The effective sum PRE in regard to the corrosion resistance of the Alloy 825 is equal to PRE 33 and is very low compared with other alloys. Table 2 shows the effective sums PRE according to the prior art.

TABLE 2
Effective sum PRE for various alloys corresponding to the prior art
Alloy	Ni	Fe	Cr	Mo	Others	PRE
Duplex 2205	5.5	Rest	22	3	0.15 N	37
825	40	31	23	3.2		33
28	31	35	27	3.5	1.3 Cu	38
926	25	Rest	19	6	0.16 N	47

This effective sum and therefore the corrosion resistance can be increased by raising the molybdenum content. PRE=1×% Cr+3.3×% Mo (Pitting Resistance Equivalent).

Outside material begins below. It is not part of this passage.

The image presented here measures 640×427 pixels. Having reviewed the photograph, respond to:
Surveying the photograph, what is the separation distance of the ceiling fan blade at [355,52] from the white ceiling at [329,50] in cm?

Table 3 shows the results of diverse pitting corrosion investigations. The reduced titanium content has no negative influence on the pitting corrosion temperature. The raised molybdenum content has positive effects.

TABLE 3
Critical pitting corrosion temperature in 6% FeCl3 + 1%
HCl, over 72 hours (ASTM G-48 Method C).
	T in ° C.	Ni	Cr	Mo	N	Ti	PRE
LB 2316	35	39.2	22.4	3.1	0.04	<0.04	33
LB 2317	40	40.1	22.5	4.2	0.03	<0.04	36
LB 2318	50	39.8	22.8	5.2	0.04	<0.04	40
LB 2319	55	38.8	22.9	6.1	0.04	<0.04	43
LB 2320	50	39	22.1	6.2	0.1	<0.03	43
LB 2321	50	40.2	22.6	6.2	0.04	0.4	43
LB 2322	40	40	23.1	6.3	0.1	0.4	44
Alloy 825Reference	30	40	23	3.2	<0.02	0.8	33

Further corrosion investigations likewise revealed an improvement of the critical crevice corrosion temperatures compared with Alloy 825. These are presented in Table 4.

TABLE 4
Critical pitting corrosion temperature (CPT) and
crevice corrosion temperature (CCT)
	CPT	CCT
Alloy	in ° C.	in ° C.	Ni	Cr	Mo	V	Ti	PRE
825*	30	<5						33
PV661	40	15	40	23	3.3	<0.002	0.8	34
PV662	50	20	40	23	5.9	<0.002	<0.002	42
PV663	50	20	39	23	5.8	0.4	<0.002	42

The offset yield strength and the tensile strength can be improved by 15% and 30% cold-working. The associated investigation results of diverse laboratory alloys are listed in the following table.

TABLE 5
Tension tests at RT
				A	Z
Condition	Alloy	Rp0.2	Rm	(%)	(%)
Solution-	825	304	646	—	51
annealed	Reference
	825 Plus (A)	389	754	39	59
		369	772	39.5	61
	825 Plus (B)	390	765	42.5	62
		383	755	40	63
15% cold work	825	670	775	22	71
		697	793	19.5	65
		685	779	23.5	69
	825 Plus (A)	903	973	14.5	51
		893	964	13.5	50
		943	987	13.5	54
	825 Plus (B)	929	974	12.5	56
		877	964	12.5	51
		887	962	9.5	49
30% cold work	825	852	923	14	63
		832	922	13.5	66
		842	920	17.5	64
	825 Plus (A)	979.0	1071.0	11.5	51.0
		970.0	1079.0	8.5	35.0
		996.0	1078.0	11.0	46.0
	825 Plus (B)	980.0	1078.0	11.5	47.0
		980.0	1071.0	11.0	48.0
		996.0	1083.0	10.5	48.0

FIGS. 1 and 2 show results of tension tests, on the one hand for the reference alloy 825 and on the other hand for alternative alloys.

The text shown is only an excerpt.